There is an ad in the August 8, 1864 issue of the Missouri Republican for a book entitled The Finger-Post to Public Business.  The subtitle of the book is Containing the mode of forming and conducting Societies, Clubs and other Organized Associations and the ad mentions that it contains the "Rules of Cricket, Base Ball, Shinny, Yachting and Rowing, and Instruction concerning Incorporations..."

Being the industrious fellow that I am, I thought I'd see if I could find a copy of this book and, it just so happens, that there is a copy online at Google Books.  It turns out that The Finger-Post to Public Business contains the "Rules and Regulations Adopted by the National Association of Base-Ball Players, Held in New York, December 11, 1861."  

The 1861 rules (or the rules for the 1862 season) are interesting in themselves but they are not as significant as the 1857 rules, which defined the modern game, the 1858 rules, which allowed the umpire to call strikes on the batter, the 1860 rules, which introduced the batter's box, or the 1863, which allowed the umpire to call balls.  I don't consider myself to be an expert on the minutia of 19th century baseball rule changes but those four sets of rules, I believe, are the most significant of the antebellum and war years.  I haven't gone through the 1861 rules in detail but it may be that they introduced the use of chalk foul lines, which is a unique distinction.  
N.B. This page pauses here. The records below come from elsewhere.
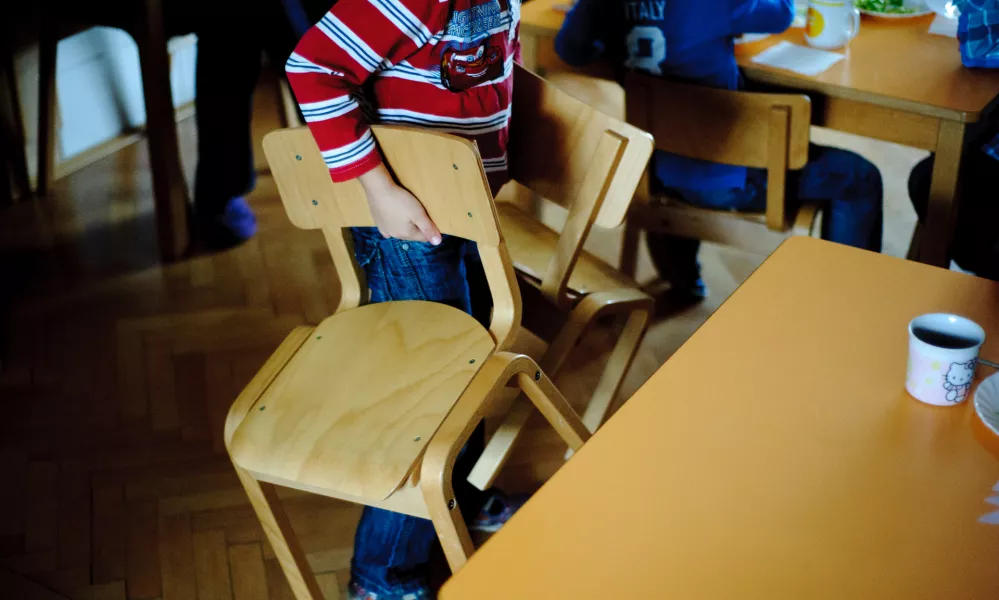 - Vrtec Črnuče - zavod za pred&scaron;olsko vzgojo - pred&scaron;olski otroci - //FOTO: Tomaž Zajel&scaron;nik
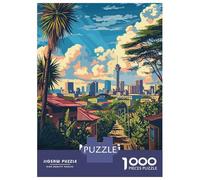 1000 Piece Puzzle for Adults, Nairobi Kenya Cityscape Artwork, Creative Leisure Activity, Winter Indoor Entertainment, Durable Puzzle Pieces, 70x50cm/1000pcs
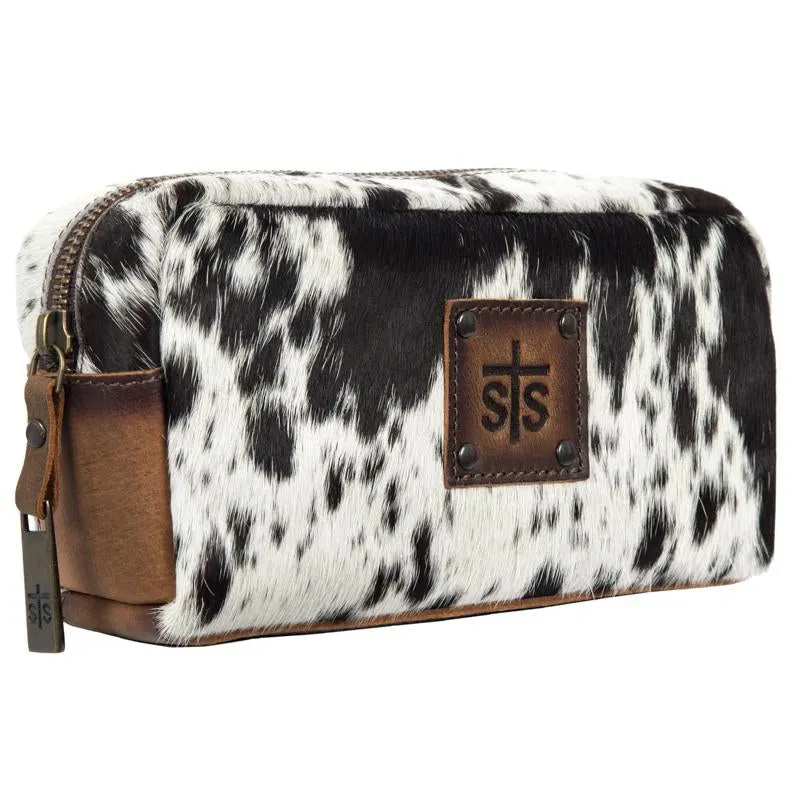 Cowhide Bebe Cosmetic Bag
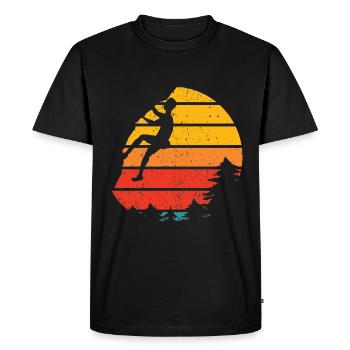 Sport Climbing Rock Climbing - Men's Premium Organic T-Shirt - black - Front - Nico (187cm)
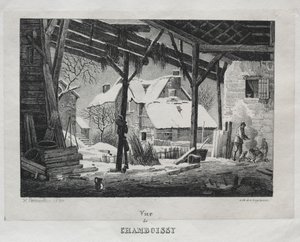 Ansicht von Chamboissy von Godefroy Engelmann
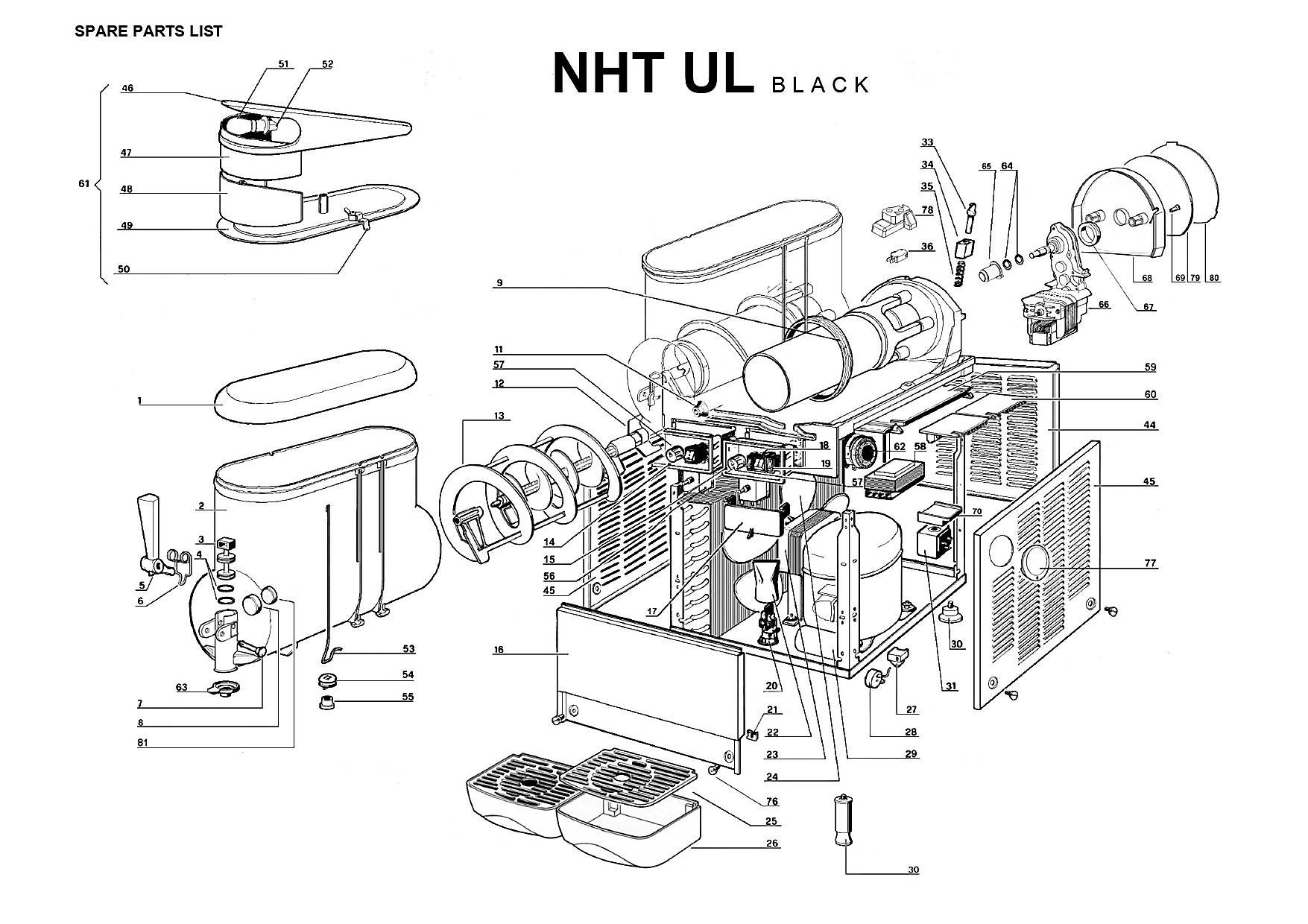 SPARE PARTS LIST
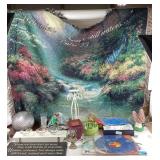 Thomas KinkadePsalm 23 Tapestry, Decor, Mushroom F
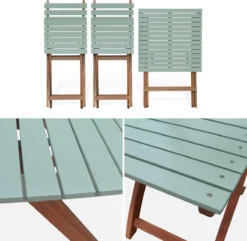 Alice's Garden Bistroset Barcelona - 2 Zitplaatsen - Acacia - Groengrijs -Tuinwereld Verkoop 1200x1172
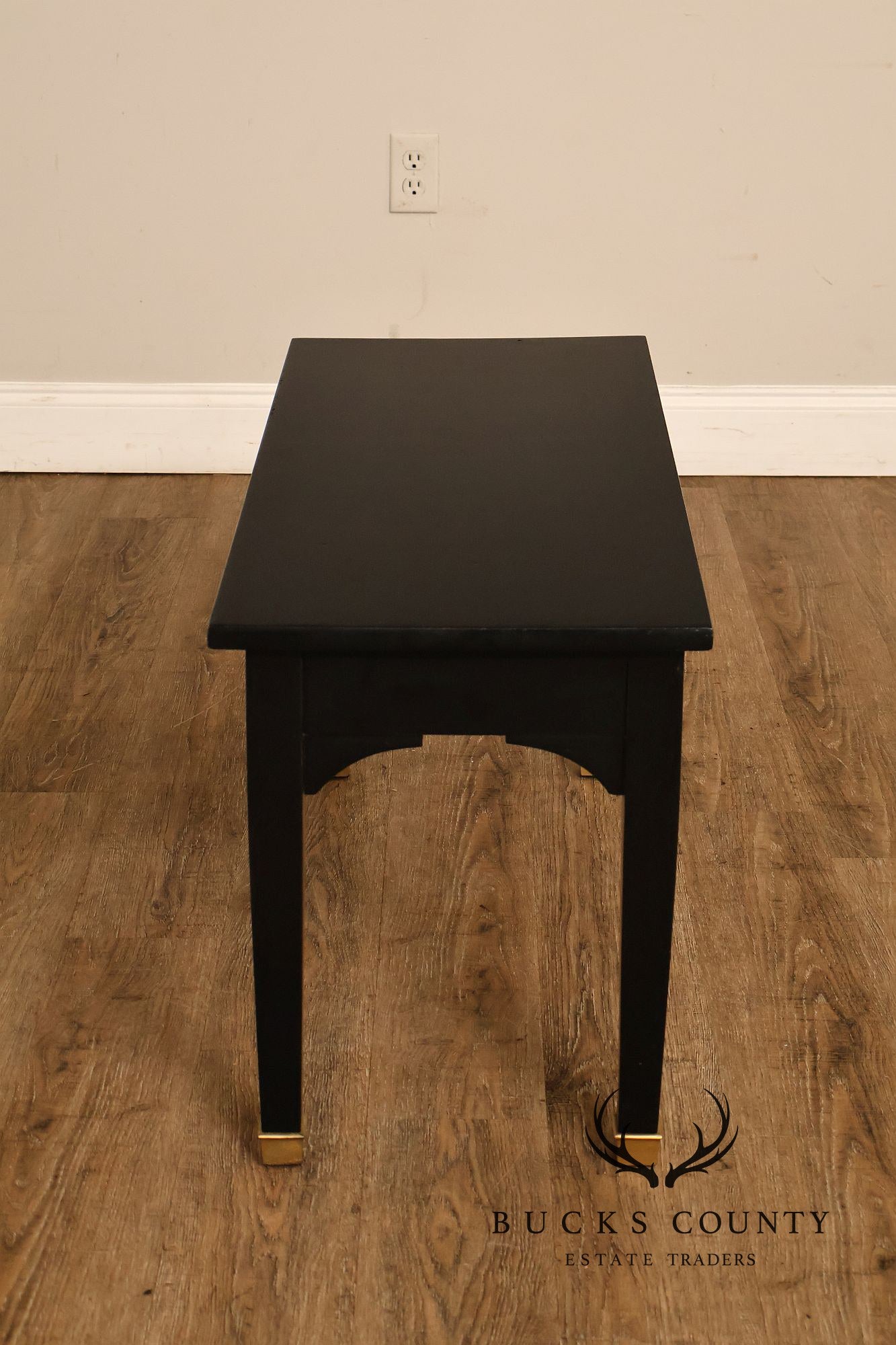 Kurtzman Ebonized Grand Piano And Duet Bench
More importantly, we see here, in the use of newspaper advertising, a way in which the rules of baseball were spread from New York throughout the country.  The Finger-Post was a book published in New York and it could be purchased from the publisher by anyone in the United States for $1.50.  Send your money to New York and you would receive your book in the mail.  Simple enough.  But if it wasn't for the growth of daily newspapers in the antebellum era, someone in St. Louis would never have discovered that he could have purchased the book.  When we talk about the growth of baseball and its spread outside of New York, newspapers and the new information technology of the era are an important part of the story.